Have you considered using a PR firm to boost your agency’s profile and generate interest from potential clients? When does a creative shop genuinely need to hire a full-time PR staffer or firm? When do they not? Understanding the difference can help your agency capitalize on its opportunities and avoid misspent resources.
In this guest post, Eric Eddy of double e pr describes four situations where a full-fledged PR initiative is not the best fit for an agency. He also answers a few of our questions about what agency leaders need to know before engaging a PR firm. Read on to learn if your agency should consider taking the PR plunge.
Here are four times when an agency is not ready for a sustained PR effort:
1. When your work doesn't involve thought leadership
Some agencies create great work but aren’t interested in producing thought leadership (and that’s OK). However, in that situation, your agency probably doesn’t need an ongoing PR effort. If your agency doesn’t want to communicate about the issues driving the industry, we recommend sticking to one-off project press releases.
Why? Publicizing an agency’s creative work alone doesn’t make for a full-fledged PR initiative. Ongoing public relations initiatives are powered by thought leadership. Given the importance of thought leadership as a vehicle to build and sustain industry visibility, a PR effort stands like a two-legged stool without it.
For agencies that aspire to be provocative and put their opinions out there in the press and onstage, a PR firm that knows how to harness the power of insights can be particularly helpful. For those that don’t, an ongoing PR initiative will be less effective.
2. When you run the risk of getting overexposed
Over the years, we've had the good fortune of working with companies for which we delivered sustained exposure, verging on overexposure. How do you go from exposure to overexposure? It happens. An advertising agency client we worked with for seven years started off as a small shop in Soho with little name recognition. Then one day, the CEO said to me: ‘We're getting too many opportunities, and it's distracting to vet them all. We need to close the pipeline a little bit.’
It's hard to argue with that.

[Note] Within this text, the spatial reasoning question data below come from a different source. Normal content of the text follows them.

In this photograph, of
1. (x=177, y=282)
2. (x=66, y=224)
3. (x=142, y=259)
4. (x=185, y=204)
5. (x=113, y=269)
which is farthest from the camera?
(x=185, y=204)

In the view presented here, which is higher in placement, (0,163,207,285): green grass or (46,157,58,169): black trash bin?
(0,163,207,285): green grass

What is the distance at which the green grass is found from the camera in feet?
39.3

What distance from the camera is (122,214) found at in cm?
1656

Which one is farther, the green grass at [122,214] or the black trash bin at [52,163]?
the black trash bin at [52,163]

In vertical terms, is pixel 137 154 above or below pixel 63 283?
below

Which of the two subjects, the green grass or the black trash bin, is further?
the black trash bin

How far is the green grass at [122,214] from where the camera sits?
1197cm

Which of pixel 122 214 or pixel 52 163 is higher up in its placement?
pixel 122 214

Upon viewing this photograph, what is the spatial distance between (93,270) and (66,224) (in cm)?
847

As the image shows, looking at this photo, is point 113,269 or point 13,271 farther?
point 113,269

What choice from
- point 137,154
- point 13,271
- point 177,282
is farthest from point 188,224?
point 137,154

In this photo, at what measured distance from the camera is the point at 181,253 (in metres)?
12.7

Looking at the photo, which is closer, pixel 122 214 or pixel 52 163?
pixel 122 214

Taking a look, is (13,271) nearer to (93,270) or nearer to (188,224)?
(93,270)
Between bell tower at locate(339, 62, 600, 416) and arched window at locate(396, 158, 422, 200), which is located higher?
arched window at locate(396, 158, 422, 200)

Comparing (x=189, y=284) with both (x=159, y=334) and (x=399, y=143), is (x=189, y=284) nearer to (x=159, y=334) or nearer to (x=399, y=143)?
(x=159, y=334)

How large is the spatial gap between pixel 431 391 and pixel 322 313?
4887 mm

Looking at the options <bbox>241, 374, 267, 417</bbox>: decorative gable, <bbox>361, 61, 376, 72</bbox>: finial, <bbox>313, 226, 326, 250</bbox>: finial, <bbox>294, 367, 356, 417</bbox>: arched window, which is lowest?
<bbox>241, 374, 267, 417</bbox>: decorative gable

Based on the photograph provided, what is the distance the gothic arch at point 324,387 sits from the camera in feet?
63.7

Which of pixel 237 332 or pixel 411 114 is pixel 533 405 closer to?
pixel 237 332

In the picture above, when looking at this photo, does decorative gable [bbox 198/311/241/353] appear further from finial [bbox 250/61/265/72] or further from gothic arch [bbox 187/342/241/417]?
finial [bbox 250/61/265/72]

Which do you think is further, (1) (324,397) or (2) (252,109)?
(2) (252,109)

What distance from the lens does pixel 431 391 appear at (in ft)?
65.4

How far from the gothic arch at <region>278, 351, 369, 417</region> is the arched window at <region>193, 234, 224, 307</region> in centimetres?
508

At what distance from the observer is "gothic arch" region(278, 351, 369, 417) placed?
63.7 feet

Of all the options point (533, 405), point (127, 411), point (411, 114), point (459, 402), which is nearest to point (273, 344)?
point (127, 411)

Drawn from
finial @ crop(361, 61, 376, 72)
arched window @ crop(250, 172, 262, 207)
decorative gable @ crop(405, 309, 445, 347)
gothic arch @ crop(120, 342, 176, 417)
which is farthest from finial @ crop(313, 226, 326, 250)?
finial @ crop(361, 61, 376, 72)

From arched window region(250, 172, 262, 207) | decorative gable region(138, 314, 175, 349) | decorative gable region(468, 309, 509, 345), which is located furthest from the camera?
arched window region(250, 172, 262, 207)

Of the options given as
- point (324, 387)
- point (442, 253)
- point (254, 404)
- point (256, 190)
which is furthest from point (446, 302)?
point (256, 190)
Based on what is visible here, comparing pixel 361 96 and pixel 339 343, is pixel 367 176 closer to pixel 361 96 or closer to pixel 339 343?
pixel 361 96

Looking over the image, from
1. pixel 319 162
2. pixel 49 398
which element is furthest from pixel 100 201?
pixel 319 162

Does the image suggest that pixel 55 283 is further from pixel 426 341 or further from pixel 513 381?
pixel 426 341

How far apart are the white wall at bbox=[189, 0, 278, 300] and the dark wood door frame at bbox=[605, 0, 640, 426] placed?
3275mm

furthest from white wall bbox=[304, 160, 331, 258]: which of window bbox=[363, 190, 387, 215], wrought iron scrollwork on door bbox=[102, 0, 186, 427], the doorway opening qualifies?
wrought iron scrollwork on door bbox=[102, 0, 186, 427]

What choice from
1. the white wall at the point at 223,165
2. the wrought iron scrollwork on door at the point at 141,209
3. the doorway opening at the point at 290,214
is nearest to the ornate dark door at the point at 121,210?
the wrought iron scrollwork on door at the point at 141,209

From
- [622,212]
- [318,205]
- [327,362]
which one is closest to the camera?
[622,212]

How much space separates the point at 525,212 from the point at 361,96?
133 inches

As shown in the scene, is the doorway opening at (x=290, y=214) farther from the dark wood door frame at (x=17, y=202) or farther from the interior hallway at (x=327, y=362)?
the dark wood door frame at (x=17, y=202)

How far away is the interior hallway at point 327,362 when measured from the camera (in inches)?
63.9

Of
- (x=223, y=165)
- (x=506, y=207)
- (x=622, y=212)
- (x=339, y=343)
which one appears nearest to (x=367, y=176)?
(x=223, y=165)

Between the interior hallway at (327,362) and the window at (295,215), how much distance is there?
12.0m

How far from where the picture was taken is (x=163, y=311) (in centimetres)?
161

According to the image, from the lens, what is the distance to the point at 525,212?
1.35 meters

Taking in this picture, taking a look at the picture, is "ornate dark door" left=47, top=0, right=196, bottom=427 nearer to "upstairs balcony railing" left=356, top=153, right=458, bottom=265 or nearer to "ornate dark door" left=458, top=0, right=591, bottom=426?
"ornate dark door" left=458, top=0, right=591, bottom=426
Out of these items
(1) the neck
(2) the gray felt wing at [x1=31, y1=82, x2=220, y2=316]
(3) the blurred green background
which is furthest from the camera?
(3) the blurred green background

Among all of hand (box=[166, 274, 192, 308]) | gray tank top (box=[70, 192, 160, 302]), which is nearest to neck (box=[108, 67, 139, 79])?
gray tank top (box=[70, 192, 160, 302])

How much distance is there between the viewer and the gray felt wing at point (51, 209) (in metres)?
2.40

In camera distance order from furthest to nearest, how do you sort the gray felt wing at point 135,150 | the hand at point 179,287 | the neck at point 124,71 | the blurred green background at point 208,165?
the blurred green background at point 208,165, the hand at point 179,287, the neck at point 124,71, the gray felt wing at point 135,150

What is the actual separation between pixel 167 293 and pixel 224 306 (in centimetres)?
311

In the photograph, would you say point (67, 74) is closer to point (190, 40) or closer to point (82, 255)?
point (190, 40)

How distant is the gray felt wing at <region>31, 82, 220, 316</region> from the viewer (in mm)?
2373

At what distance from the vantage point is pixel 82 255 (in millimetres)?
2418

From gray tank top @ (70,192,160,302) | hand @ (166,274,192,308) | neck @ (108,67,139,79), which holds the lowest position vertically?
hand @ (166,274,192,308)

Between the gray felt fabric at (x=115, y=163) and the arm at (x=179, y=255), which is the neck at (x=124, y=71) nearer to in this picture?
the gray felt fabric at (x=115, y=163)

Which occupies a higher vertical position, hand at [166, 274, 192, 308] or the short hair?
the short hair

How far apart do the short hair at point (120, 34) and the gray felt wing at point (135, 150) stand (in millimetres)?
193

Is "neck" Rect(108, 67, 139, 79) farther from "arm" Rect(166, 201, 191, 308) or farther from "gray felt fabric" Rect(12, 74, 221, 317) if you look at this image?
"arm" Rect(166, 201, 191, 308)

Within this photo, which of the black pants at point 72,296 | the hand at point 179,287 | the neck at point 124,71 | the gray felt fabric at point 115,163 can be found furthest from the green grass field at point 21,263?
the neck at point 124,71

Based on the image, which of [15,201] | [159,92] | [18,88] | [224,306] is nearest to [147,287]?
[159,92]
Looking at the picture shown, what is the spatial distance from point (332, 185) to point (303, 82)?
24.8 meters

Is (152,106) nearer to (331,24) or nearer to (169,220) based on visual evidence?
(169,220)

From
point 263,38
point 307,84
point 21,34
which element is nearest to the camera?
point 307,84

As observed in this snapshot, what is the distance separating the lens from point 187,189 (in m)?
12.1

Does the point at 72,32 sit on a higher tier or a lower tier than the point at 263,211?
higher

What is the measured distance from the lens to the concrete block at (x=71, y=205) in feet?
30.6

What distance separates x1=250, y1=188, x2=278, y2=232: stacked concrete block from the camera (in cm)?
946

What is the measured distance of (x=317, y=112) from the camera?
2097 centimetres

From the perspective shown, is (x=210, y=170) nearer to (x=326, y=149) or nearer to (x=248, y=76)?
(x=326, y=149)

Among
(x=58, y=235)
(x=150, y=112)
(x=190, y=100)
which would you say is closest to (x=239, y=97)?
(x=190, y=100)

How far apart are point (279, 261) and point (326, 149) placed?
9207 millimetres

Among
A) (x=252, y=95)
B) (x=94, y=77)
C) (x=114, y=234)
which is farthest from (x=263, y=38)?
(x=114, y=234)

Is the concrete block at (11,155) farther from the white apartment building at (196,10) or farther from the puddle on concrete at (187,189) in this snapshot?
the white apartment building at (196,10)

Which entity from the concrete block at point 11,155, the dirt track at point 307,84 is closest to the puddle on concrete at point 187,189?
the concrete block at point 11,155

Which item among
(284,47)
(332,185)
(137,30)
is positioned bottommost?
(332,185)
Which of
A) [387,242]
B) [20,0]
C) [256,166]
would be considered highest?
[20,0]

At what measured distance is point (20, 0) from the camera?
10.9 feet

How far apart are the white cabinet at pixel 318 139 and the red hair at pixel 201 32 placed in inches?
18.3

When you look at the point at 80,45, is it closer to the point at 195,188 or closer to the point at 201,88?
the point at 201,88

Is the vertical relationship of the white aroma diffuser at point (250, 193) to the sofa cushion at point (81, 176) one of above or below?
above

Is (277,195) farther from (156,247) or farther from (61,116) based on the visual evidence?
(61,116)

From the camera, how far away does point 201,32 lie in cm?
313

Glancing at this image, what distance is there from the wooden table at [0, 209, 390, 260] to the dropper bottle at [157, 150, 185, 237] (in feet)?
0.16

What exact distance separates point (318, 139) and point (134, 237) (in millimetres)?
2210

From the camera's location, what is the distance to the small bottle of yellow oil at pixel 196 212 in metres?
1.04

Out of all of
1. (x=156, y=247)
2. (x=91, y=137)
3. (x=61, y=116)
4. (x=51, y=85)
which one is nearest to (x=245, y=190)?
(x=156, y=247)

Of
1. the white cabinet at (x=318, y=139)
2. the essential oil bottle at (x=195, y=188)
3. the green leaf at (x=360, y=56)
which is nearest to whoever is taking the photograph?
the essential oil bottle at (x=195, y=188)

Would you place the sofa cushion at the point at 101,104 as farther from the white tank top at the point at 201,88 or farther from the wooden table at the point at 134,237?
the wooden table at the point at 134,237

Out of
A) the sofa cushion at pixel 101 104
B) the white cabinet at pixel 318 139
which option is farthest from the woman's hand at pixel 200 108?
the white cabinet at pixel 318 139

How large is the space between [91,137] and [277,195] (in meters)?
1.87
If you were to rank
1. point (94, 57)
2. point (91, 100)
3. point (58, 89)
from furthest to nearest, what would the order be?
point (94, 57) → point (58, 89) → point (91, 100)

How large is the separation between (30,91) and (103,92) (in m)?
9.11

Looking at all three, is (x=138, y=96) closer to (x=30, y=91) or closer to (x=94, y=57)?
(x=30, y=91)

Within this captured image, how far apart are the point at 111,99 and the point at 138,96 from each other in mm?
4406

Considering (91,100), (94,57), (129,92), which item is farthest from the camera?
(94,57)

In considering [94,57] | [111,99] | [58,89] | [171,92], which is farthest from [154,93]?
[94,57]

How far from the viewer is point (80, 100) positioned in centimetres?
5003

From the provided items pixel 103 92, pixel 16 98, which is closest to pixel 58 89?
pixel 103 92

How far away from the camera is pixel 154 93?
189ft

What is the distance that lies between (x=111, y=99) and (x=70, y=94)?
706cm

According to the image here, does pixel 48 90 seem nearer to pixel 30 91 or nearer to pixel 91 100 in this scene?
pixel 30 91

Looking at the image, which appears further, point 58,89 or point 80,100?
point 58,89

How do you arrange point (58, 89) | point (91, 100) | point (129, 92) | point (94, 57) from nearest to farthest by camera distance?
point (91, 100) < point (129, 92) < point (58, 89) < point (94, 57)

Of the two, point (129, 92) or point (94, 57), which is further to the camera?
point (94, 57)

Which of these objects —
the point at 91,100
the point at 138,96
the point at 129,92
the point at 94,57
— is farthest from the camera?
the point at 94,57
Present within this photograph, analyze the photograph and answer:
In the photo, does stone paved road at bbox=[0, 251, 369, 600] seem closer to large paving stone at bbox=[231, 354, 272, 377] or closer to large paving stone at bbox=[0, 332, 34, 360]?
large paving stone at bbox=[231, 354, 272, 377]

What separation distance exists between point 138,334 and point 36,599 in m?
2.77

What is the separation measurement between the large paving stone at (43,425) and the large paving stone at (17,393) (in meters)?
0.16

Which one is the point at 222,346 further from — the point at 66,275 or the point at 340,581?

One counterpoint to consider is using PR to selectively cherry-pick a handful of only the most meaningful publicity opportunities, translating to quality, not quantity exposure.
3. When you are afraid of losing your "under the radar" mystique
For the advertising industry, in particular, having an air of mystery around your agency is one way to compel brand marketers to knock on your door. In some cases, driving awareness for an agency’s creative process in the press might risk losing that mystique.
At a certain point, good agencies will grow out of this stage, whether they have PR or not. Take Droga5, for example. They are now well established enough to have outgrown whatever air of mystery they once had — but they no longer need it because they’re now well-known for doing great work.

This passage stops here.